Impfen mit Astrazeneca: Viele Patienten sind verunsichert
Sie hofft darauf, dass in nächster Zeit größere Mengen Impfstoff bei den Hausärzten eintreffen. Derzeit werden nur die Vakzine von Biontech und Astrazeneca geliefert. Letzteren lehnen viele Patienten aus Angst vor Thrombosen ab. Das heiße aber nicht, dass er schlecht sei. "Das Hin und Her der Politik im Umgang mit Astrazeneca hat die Patienten sehr verunsichert", kritisiert die Ärztin. Sie hätte sich eine Werbekampagne auch in den Medien gewünscht, die Bedenken zerstreut statt neue schafft. "Denn viele Menschen entscheiden sich sehr emotional, aus dem Bauch heraus, für einen Impfstoff", weiß sie aus vielen Gesprächen.
In der Regel sind die Patienten, die zum Impfen kommen, gut informiert, sagt Ute Schloe. Rückfragen gibt es wenige, Hauptsache, die Spritze kommt endlich in den Arm. Die Patienten verlassen sich dabei auf das Urteil ihrer Ärztin, die den individuellen Gesundheitszustand ihrer Patienten genau kennt. Hier spielt das besondere Vertrauensverhältnis zwischen den Hausärzten und ihren Patienten eine große Rolle. Und Ute Schloe freut sich, wenn die Patienten mit einem guten Gefühl und neuer Zuversicht ihre Praxis verlassen.

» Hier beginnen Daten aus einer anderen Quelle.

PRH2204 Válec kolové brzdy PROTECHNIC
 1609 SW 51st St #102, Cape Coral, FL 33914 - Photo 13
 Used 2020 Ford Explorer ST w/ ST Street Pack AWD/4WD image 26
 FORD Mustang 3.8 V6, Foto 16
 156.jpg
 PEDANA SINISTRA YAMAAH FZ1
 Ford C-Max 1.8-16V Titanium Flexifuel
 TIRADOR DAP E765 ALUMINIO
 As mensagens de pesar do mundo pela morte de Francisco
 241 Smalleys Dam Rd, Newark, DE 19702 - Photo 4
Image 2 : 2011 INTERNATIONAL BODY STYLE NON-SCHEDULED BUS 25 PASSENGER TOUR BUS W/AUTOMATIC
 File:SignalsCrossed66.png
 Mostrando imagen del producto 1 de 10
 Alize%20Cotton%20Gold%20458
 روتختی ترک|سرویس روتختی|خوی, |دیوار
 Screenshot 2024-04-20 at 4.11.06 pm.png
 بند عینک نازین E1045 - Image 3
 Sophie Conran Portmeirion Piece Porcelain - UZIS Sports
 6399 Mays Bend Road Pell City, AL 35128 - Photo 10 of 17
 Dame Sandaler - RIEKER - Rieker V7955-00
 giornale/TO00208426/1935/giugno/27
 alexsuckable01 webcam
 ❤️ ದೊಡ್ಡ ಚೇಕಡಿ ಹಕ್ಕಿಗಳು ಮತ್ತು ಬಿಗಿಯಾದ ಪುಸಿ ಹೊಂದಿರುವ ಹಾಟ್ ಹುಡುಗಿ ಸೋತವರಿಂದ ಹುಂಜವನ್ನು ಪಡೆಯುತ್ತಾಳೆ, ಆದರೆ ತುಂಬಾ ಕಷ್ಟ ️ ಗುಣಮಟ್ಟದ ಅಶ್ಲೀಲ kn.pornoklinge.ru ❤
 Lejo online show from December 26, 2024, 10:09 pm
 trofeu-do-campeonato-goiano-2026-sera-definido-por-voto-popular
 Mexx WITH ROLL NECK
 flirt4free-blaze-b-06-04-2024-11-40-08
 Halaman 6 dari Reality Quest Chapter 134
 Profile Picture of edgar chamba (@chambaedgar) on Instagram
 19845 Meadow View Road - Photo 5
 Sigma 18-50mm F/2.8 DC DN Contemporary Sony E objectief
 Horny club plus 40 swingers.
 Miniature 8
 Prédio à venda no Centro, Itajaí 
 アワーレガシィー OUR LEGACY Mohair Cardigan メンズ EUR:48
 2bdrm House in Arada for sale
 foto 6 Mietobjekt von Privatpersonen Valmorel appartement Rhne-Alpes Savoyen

Normaler Praxisbetrieb und gleichzeitig Impfen ist nicht zu stemmen
Die Impfkampagne wirkt sich natürlich auf den ganzen Praxisablauf aus. Die gewohnten Sprechzeiten mussten reduziert werden, da ein Team komplett mit Impfen beschäftigt ist. Ausgeklügelte Dienstpläne sind vonnöten, um Sprechstunden, Hausbesuche und Impfungen zu meistern. "Doch für einen normalen Praxisablauf mit parallel verlaufenden Impfungen reichen die Ressourcen nicht aus", macht sie deutlich. Donnerstags und Freitags ist Ute Schloe ausschließlich mit Impfen beschäftigt, während die Kollegen die Sprechstunden übernehmen.
Zudem investiert die Ärztin noch jeden Abend ein bis zwei Stunden in die Recherche auf den Online-Seiten der Kassenärztlichen Vereinigung und des Robert Koch-Instituts, um sich über die neuesten Empfehlungen und Vorgaben zu informieren. Freie Zeit bleibt da nicht übrig. "Man kommt an seine Grenzen – körperlich und mental", sagt sie. Dennoch krempelt sie Tag für Tag aufs neue die Ärmel hoch: "Damit wir bei der Impfkampagne endlich vorankommen!"
Die Pandemiebekämpfung hat absoluten Vorrang
Wenn mehr Impfstoff eintrifft, will die Ärztin auch samstags impfen. Bis zu 200 Dosen kann das Praxisteam in einer Woche verabreichen, das lässt sich stemmen. Dann will sich Ute Schloe auch mit den Kollegen beim Impfen abwechseln, um die Arbeit auf mehrere Schultern zu verteilen.
Für diese Woche hat die Praxis über 150 Dosen Impfstoff bestellt. Ob sie die auch bekommt, weiß die Ärztin noch nicht. "Lassen wir uns überraschen – wir sind ja mittlerweile für alle Eventualitäten erprobt und sehr flexibel", sagt Ute Schloe mit feiner Ironie. Es geht nun darum, den Corona-Impfschutz so schnell wie möglich an viele Menschen zu bringen, gibt sie als Ziel aus. "Die Pandemiebekämpfung und die Rückkehr zur Normalität haben bei uns absoluten Vorrang."